Косвенной оценкой «хакерской силы» спецслужб и связанных с ними структур может служить российский «черный рынок» киберуслуг. М. Гончаров сделал несколько таких исследований, где объясняется, что может предложить такой рынок в России, и за какую цену [4–6]. При этом делается интересный вывод: «Киберкриминальная подпольная экономика во многом похожа на обычную экономику бизнеса. В ней вверх-вниз меняются цены в зависимости от спроса и предложения. Однако в отличие от легитимных бизнесменов, киберпреступники должны сохранять, насколько это возможно, свои личности втайне и прятать все следы своих бизнес-операций. Даже если цены на большинство продуктов и услуг, предлагаемых на российском подпольном рынке, снизились, это не значит, что бизнес идет плохо для киберпреступников. Это может даже означать, что рынок растет, поскольку с течением времени мы видим все больше предложений продуктов и услуг. Киберпреступники, как и легитимные бизнесмены, также автоматизируют свои процессы, что приводит к понижению цен на продукты и услуги. Несомненно, что «особые» продукты и услуги остаются дорогими, поскольку требуют специализированных знаний и умений для их создания, которые имеют немногие из плохих парней» [5].
Еще одной причиной, объясняющей успех российских информационных интервенций в избирательный процесс в США, является то, что избиратели Трампа более активно читают и «поглощают» фейковые новости, чем демократические. Их еще обозначают как «мусорные», давая им следующее определение: «Мусорные новостные источники определяются как такие, которые сознательно публикуют вводящую в заблуждение, обманную или неправильную информацию, подаваемую как реальные новости о политике, экономике и культуре. Этот тип контента может включать разные формы экстремистского, сенсационного и конспирологического материала, как и замаскированные комментарии и фейки» [7].
Лиза-Мария Нейдерт, работающая в проекте по компьютерной пропаганде в Оксфордском институте Интернета, говорит следующее: «Хотя американские выборы остались далеко позади, через год после занятия офиса Дональдом Трампом пользователи социальных медиа в Твиттере и Фейсбуке все еще распространяют большой объем мусорных новостей» [8].
Еще одним фактором, которым можно объяснить успешность работы именно российских троллей, является предварительная обкатка подобных методов воздействия внутри страны.

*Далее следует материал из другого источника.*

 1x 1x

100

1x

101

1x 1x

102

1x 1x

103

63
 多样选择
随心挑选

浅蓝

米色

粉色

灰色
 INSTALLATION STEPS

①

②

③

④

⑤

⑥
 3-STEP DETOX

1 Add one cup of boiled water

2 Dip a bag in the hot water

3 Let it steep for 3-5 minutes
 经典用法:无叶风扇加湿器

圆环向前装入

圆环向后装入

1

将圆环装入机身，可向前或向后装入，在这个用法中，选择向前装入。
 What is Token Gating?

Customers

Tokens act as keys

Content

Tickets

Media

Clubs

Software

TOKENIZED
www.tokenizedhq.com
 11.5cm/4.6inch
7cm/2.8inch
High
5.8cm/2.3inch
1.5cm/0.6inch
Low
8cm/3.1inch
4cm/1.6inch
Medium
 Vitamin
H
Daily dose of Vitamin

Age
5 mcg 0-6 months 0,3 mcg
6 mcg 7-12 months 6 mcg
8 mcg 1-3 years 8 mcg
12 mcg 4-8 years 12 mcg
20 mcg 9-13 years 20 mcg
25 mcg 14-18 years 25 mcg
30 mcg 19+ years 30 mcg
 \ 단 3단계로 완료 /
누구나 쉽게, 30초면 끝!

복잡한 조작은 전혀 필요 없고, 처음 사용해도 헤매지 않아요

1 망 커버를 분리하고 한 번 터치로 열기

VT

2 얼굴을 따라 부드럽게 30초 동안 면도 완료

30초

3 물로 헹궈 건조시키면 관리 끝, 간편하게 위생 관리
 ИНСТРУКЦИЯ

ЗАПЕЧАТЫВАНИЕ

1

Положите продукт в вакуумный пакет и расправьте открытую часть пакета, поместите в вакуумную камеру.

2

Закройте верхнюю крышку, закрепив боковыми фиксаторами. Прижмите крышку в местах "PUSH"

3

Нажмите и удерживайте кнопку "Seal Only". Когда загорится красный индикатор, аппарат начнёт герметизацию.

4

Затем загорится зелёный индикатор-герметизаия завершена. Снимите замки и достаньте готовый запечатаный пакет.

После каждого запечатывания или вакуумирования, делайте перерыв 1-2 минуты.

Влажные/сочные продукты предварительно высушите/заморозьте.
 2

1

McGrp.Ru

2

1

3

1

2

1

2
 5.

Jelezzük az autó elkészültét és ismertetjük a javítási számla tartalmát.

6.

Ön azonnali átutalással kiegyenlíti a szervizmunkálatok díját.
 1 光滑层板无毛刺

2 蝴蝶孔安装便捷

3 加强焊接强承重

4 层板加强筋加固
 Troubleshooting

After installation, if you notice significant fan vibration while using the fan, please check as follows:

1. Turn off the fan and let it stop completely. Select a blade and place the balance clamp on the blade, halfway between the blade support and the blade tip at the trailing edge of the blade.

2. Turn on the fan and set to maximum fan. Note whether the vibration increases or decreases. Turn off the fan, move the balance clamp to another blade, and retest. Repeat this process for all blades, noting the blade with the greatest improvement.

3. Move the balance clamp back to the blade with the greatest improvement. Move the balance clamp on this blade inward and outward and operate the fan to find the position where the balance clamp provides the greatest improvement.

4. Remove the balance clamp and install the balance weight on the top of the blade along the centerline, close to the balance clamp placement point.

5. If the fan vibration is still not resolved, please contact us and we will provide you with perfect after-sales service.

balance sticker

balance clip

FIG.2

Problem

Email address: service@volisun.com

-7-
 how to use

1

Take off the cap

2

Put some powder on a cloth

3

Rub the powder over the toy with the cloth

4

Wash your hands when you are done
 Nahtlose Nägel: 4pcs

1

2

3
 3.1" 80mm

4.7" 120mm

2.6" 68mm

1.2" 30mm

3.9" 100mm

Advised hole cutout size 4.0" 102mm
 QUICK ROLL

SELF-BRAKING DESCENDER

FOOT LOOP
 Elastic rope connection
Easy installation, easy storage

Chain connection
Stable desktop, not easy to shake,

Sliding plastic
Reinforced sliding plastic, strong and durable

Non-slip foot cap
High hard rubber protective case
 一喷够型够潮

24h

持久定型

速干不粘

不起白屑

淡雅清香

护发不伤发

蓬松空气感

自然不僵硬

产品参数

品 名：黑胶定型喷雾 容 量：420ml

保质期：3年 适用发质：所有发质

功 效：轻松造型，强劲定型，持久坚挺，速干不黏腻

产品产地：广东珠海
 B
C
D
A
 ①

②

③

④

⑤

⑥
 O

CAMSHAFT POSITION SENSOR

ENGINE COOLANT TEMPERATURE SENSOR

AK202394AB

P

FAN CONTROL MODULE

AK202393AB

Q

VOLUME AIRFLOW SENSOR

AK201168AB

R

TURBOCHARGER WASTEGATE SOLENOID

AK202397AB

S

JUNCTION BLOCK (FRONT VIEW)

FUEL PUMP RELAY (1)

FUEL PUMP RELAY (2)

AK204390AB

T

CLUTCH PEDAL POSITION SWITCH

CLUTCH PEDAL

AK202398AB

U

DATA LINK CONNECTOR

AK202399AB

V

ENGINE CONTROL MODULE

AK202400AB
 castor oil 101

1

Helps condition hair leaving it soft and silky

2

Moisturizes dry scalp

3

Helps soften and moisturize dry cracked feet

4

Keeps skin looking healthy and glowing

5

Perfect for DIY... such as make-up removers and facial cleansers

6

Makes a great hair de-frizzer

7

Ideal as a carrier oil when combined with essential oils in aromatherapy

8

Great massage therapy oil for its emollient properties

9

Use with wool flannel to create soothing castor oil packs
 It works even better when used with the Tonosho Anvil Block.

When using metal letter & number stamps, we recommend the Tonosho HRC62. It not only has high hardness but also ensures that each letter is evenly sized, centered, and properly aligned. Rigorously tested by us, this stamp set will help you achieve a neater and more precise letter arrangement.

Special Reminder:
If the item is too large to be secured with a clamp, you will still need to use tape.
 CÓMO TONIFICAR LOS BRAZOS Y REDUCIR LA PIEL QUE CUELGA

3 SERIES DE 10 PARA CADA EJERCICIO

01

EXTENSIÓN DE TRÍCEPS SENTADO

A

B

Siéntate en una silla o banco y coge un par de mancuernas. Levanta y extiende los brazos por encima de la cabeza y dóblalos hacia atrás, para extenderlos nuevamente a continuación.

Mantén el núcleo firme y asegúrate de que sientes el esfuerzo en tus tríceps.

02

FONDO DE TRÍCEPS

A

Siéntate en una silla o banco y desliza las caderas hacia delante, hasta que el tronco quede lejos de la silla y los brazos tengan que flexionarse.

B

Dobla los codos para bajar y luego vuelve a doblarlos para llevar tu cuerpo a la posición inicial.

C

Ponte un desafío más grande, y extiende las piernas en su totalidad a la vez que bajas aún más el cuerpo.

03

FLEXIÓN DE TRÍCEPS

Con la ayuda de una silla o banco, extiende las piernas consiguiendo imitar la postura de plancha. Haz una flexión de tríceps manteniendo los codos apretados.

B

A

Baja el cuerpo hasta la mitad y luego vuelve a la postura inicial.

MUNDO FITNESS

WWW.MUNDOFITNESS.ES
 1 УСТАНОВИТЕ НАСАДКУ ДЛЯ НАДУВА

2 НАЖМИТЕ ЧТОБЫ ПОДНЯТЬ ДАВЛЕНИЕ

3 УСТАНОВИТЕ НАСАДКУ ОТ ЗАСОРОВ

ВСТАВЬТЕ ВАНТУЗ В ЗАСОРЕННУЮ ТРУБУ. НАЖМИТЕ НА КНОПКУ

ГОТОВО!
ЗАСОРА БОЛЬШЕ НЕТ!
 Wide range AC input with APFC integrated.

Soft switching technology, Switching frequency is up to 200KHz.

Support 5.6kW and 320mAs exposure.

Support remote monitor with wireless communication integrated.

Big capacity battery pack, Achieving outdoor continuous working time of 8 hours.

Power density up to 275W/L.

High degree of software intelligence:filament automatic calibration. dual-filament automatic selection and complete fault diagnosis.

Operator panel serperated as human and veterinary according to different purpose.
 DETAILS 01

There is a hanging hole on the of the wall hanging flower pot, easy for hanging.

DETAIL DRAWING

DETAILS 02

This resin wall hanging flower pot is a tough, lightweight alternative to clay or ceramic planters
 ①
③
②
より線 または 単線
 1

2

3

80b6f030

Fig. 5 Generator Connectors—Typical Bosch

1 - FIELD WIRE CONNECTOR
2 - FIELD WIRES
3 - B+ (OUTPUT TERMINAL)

Исходя из мнения Г. Павловского, что Россия как структура сформирована в результате откатанных политтехнологий президентских выборов, можно считать, что такой опыт можно переносить с внутреннего использования на международный. Прошло семь президентских кампаний в России, сформировавших инструментарий, в котором несущественной стала, например, достоверность информации. Павловский пишет: «Исчезло само понятие морально неприемлемого факта, притом, что симуляции моральных возмущений поставлены на поток. Создание проектных коллективов, затрудненное в бизнесе, а тем более в гражданской активности, стало безудержным в предпринимательстве оказания неконвенциональных услуг властям. Управление такими группами потеряно. Они ведут бои то в Подмосковье за полигоны для девелопмента, то в Сирии за чужие нефтепереработки. Они вторгаются в американские сети и могут по усмотрению карать “предателей”» [9].
И войн такого рода достаточно много. К примеру, Украина во взаимоотношениях с Россией прошла через войны газовые, торговые, экономические, финансовые и даже культурные, не говоря уже об информационных. В этот список добавляются даже такие экзотические войны, как исторические и археологические, о которых мы упоминали выше. И задолго до военного конфликта российские фантасты активно стали описывать войну России с Украиной [10–11]. И, вероятно, они не столько накликали беду, сколько, как люди творческие, отразили царящую в своем обществе атмосферу.
Есть также и то, что мы хотели бы обозначить термином демографические войны, которые особенно ярко проявляются между странами-соседями. В этой сфере есть даже понятие демографической угрозы или бомбы, которая возникает, когда малая этническая группа воспринимается как способная изменить идентичность населения [12]. В качестве примера анализируется Эстония советского времени, когда приход чужих этнических групп в рамках индустриального развития менял этнические пропорции. Канада 19 века резко усилила франкоговорящее католическое население. Соотношение католиков и протестантов в Северной Ирландии изменилось из-за разного уровня рождаемости.
Отдельная проблема – демография и война [13]. Здесь важным и изучаемым моментом являются имеющиеся в стране соотношения по возрасту и полу. В исследованиях возраста пытаются выяснить, имеет ли связь большой объем молодежи с вероятностью революций и войны. А дисбаланс в сторону мужчин также может увеличивать вероятность нестабильности и войны. Демографические факторы сыграли не последнюю роль в арабской весне.